Information shown Start Marker

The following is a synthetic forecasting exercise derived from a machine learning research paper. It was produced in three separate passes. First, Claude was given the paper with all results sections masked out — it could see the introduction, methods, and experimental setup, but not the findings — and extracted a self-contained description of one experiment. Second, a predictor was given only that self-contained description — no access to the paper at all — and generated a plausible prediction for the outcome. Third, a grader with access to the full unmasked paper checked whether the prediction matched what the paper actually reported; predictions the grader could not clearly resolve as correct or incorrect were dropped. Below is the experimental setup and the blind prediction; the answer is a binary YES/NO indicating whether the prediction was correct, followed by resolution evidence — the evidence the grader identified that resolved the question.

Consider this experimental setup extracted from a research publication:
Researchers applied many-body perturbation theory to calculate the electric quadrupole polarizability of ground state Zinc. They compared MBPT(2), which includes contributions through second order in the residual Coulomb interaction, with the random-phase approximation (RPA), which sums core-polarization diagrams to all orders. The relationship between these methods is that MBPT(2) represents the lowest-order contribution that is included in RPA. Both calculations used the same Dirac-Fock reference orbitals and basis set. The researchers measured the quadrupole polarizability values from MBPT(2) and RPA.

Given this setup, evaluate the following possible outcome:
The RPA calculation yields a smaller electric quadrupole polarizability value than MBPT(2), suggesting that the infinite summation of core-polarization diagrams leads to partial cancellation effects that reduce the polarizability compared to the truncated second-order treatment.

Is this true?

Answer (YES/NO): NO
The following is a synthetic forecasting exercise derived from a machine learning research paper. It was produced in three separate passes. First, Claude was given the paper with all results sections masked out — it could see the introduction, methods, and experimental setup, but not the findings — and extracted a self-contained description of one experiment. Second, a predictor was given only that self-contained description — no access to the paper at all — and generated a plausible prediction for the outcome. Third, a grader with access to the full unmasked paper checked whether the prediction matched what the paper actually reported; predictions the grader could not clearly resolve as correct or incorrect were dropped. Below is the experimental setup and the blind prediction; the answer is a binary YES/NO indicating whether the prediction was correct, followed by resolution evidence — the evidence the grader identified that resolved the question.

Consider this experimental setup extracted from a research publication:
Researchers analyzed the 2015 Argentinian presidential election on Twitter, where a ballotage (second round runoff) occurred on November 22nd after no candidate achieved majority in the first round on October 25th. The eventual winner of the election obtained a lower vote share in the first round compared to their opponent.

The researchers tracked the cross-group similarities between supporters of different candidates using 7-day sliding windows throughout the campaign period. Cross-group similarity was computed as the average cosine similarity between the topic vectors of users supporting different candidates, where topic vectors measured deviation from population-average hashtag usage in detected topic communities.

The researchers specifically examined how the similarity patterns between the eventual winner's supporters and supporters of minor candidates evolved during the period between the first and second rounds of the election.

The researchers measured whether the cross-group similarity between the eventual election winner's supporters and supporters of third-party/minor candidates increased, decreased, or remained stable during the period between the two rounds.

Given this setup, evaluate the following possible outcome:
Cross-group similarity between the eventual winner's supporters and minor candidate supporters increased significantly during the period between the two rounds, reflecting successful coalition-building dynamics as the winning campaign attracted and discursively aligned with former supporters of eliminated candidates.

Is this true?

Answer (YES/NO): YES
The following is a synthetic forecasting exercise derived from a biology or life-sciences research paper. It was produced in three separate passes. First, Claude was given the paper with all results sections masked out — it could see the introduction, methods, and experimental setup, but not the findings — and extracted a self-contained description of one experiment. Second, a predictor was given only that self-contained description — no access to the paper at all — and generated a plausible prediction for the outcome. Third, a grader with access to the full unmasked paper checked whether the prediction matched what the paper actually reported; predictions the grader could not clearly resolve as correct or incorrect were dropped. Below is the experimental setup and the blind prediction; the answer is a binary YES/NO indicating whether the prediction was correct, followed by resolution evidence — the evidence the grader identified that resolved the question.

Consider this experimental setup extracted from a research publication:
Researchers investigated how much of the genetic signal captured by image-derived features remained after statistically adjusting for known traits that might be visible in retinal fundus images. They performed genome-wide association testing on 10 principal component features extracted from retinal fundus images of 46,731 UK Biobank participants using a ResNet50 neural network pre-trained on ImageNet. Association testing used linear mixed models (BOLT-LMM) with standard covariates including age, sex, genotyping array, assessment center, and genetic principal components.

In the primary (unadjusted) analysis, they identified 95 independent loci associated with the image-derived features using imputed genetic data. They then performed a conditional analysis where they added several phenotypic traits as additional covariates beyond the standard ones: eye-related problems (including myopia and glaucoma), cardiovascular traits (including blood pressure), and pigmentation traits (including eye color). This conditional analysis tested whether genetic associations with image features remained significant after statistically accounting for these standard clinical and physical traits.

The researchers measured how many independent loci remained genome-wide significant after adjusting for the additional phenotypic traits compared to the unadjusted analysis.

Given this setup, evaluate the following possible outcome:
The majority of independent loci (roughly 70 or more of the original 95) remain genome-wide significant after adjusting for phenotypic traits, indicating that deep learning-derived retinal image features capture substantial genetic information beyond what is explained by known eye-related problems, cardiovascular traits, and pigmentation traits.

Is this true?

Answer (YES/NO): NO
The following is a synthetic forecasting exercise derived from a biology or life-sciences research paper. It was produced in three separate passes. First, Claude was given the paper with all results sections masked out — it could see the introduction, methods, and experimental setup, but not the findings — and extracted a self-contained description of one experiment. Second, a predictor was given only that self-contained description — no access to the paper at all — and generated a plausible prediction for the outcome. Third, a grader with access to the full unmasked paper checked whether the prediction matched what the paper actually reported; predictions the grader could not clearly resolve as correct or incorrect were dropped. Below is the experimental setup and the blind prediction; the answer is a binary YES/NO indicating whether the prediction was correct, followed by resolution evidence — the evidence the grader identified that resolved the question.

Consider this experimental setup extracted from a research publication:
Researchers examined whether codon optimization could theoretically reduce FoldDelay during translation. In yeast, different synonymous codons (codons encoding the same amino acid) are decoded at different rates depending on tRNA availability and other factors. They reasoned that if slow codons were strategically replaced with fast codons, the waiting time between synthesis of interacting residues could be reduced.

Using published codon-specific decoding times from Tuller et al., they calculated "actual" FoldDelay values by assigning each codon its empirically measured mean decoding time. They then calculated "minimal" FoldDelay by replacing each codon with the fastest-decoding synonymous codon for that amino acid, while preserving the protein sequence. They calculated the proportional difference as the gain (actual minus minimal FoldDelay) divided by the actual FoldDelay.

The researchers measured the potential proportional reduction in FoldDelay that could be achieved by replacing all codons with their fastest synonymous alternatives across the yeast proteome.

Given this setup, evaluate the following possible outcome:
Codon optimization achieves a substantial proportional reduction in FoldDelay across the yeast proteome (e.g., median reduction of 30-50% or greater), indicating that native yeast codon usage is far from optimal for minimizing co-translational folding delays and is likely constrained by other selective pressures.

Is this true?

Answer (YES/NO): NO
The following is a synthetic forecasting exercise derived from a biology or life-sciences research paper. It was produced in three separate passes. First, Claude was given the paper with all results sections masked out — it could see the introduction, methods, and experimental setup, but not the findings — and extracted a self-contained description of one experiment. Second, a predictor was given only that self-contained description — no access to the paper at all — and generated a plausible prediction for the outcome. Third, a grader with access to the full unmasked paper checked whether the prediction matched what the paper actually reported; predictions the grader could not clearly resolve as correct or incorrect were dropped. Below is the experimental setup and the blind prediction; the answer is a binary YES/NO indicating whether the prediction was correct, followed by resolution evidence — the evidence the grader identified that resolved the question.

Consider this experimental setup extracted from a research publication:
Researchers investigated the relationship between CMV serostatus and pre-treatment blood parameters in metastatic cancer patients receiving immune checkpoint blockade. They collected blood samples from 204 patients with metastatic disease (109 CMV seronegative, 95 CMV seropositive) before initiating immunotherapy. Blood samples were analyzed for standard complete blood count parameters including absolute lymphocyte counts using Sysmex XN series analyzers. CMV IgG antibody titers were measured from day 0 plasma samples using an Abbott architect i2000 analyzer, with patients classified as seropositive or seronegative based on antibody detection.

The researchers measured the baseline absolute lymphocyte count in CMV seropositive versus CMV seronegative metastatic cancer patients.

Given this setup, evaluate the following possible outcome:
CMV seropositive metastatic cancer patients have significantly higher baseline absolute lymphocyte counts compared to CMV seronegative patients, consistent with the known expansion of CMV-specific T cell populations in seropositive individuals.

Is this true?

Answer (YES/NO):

Information shown End Marker

From the data above, gather every line that includes the word "baseline".

The researchers measured the baseline absolute lymphocyte count in CMV seropositive versus CMV seronegative metastatic cancer patients.
CMV seropositive metastatic cancer patients have significantly higher baseline absolute lymphocyte counts compared to CMV seronegative patients, consistent with the known expansion of CMV-specific T cell populations in seropositive individuals.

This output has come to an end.